Well, mostly. The truth is, we still don’t know quite what to do with the most heralded of our “rabid” abolitionists, John Brown, a man so devoted to ending slavery that he led a suicidal revolt at Harpers Ferry, Virginia.
But less “rabid" abolitionists, those who charted and ran the underground railroad are, today, and deserve to be, American heroes, at least to those of us who live above Mason/Dixon. In fact, the Dyer Burgess house was just one stop on an Underground Railroad. He was, like the Riggs, an abolitionist.
The Dyer Burgess House, West Union, Ohio |
What’s more, one has to remember something of the times in which the Riggs worked. When, decades later, Richard Henry Pratt created the Carlyle Indian School with the express purpose of “assimilation through immersion,” his was the argument of white liberals, the progressives. The conservative alternative to "the Indian problem" was simple: extermination, genocide. As horrifying as that may sound, white missionaries, who undoubtedly did much to further colonization and its attendant horrors among Native America, were the enlightened alternative to mass murder.
I'm not making this up.
Not long ago, in my own denominational archives I found a note written by a highly respected early country preacher named Bode, who asserted that the denomination should never undertake mission activity among Native people because, he wrote, such savages simply could not be saved.
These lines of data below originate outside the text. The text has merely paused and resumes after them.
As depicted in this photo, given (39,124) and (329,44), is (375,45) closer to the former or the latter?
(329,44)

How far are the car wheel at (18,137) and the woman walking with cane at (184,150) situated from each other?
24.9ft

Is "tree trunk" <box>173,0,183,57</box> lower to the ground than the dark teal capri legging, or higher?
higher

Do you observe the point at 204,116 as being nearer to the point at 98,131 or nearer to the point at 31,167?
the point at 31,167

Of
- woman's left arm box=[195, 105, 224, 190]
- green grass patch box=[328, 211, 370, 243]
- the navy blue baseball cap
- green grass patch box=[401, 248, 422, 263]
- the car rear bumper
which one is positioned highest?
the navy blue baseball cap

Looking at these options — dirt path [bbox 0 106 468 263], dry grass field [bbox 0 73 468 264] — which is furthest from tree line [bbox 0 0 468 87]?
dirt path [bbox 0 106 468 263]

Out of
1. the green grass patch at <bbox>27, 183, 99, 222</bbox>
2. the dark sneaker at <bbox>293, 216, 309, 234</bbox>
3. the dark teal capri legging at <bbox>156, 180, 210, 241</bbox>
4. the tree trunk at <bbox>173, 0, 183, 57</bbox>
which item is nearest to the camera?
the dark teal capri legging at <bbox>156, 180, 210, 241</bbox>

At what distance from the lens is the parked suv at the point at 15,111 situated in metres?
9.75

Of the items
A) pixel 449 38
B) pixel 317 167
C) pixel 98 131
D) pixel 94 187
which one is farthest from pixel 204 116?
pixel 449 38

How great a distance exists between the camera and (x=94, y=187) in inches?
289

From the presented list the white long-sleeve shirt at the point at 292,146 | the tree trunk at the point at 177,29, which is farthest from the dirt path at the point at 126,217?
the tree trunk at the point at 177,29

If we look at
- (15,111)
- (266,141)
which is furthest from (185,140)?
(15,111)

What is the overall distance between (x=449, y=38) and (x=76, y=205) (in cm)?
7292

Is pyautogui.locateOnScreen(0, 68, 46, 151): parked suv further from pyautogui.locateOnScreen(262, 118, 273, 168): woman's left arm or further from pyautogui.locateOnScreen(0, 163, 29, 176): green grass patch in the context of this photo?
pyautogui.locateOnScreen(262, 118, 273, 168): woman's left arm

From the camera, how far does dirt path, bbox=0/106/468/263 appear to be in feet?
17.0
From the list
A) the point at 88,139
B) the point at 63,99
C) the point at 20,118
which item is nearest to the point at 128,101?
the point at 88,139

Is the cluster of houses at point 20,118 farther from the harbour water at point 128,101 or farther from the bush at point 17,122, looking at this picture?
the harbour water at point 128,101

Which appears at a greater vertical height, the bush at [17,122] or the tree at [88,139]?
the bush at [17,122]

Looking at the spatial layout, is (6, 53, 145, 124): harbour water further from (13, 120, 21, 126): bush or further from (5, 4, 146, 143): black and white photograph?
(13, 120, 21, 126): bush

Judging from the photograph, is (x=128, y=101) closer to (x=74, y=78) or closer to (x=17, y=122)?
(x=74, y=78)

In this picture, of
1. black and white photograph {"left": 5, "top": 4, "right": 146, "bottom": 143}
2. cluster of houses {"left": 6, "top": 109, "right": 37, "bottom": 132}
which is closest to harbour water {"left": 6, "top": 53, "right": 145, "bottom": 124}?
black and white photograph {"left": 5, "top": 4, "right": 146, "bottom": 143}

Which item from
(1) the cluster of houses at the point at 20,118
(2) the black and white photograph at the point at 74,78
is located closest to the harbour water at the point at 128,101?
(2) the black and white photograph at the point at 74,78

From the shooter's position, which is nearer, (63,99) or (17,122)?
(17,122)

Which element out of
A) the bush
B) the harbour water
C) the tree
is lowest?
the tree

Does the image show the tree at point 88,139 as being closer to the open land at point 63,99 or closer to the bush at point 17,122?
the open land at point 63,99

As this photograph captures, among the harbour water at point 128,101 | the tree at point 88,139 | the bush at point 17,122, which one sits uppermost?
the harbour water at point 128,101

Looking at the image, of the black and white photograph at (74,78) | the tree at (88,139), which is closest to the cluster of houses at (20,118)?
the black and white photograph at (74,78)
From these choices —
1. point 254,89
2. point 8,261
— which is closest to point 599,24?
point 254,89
My denomination’s first missionary, Rev. Tomme Vanden Bosch, went to the Rosebud Reservation in the late 1880s, where he preached the gospel to Brule Sioux and, by his report, had little success, so little, in fact, that he left just two years later, convinced, as Bode was, that mission work among so foul a people was impossible.
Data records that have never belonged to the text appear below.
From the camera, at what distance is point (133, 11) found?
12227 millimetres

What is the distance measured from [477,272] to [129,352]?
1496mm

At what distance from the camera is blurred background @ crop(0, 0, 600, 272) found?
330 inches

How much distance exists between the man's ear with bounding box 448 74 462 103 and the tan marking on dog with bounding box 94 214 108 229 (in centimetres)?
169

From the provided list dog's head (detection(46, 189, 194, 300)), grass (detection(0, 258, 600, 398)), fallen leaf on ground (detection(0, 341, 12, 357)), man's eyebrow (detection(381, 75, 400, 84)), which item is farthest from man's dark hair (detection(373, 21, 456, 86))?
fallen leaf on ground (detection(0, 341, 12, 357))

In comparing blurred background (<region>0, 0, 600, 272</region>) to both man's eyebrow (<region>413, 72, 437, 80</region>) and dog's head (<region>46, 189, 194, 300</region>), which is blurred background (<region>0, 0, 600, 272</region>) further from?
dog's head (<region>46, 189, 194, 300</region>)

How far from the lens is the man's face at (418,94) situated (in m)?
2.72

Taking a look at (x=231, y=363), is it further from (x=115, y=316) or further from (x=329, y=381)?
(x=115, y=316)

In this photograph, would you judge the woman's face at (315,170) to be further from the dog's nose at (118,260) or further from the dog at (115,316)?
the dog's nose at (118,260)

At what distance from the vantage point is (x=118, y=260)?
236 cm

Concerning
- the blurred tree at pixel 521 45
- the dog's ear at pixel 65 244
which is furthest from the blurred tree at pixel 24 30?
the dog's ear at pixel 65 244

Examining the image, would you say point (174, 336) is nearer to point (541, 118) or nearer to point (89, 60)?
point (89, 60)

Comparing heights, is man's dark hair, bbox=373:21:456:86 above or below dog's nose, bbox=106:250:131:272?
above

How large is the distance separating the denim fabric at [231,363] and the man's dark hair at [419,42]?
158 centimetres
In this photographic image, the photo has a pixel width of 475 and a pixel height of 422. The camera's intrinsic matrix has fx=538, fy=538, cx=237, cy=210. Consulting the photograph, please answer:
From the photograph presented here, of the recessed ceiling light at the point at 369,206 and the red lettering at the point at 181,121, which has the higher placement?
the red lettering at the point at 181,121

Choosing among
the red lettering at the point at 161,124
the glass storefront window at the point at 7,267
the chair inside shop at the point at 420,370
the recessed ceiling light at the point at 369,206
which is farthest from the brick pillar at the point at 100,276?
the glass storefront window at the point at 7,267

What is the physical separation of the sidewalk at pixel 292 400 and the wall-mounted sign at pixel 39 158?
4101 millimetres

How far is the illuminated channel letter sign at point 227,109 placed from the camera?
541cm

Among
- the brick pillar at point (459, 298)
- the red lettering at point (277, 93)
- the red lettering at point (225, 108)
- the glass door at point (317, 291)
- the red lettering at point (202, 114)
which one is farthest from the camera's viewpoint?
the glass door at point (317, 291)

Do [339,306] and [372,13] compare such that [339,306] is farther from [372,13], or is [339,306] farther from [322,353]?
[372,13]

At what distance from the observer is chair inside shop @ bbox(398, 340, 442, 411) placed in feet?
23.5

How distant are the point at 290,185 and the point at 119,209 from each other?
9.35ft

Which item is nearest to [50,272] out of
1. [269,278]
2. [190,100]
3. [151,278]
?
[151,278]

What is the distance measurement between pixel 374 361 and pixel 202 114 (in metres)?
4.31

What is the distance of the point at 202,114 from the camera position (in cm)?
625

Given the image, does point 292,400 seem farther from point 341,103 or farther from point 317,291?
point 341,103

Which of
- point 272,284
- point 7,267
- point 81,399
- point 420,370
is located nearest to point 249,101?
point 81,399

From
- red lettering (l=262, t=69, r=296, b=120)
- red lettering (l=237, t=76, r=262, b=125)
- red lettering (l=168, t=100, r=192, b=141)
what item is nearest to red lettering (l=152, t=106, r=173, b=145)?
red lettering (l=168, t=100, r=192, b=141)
In the next few days, I want to tell the story of Rev. Steven and Mary Riggs because we err in two distinct ways if we make 19th century missionaries like them into adoring saints on one hand, or vile colonialists on the other. The truth, as it always does, lies somewhere in the spacious ground between.
Were missionaries heroes? Yes and no.
Were missionaries villains? Yes and no.
That's the difficult and complex story I'd like to tell by way of the lives of Rev. Stephen and Mary Riggs.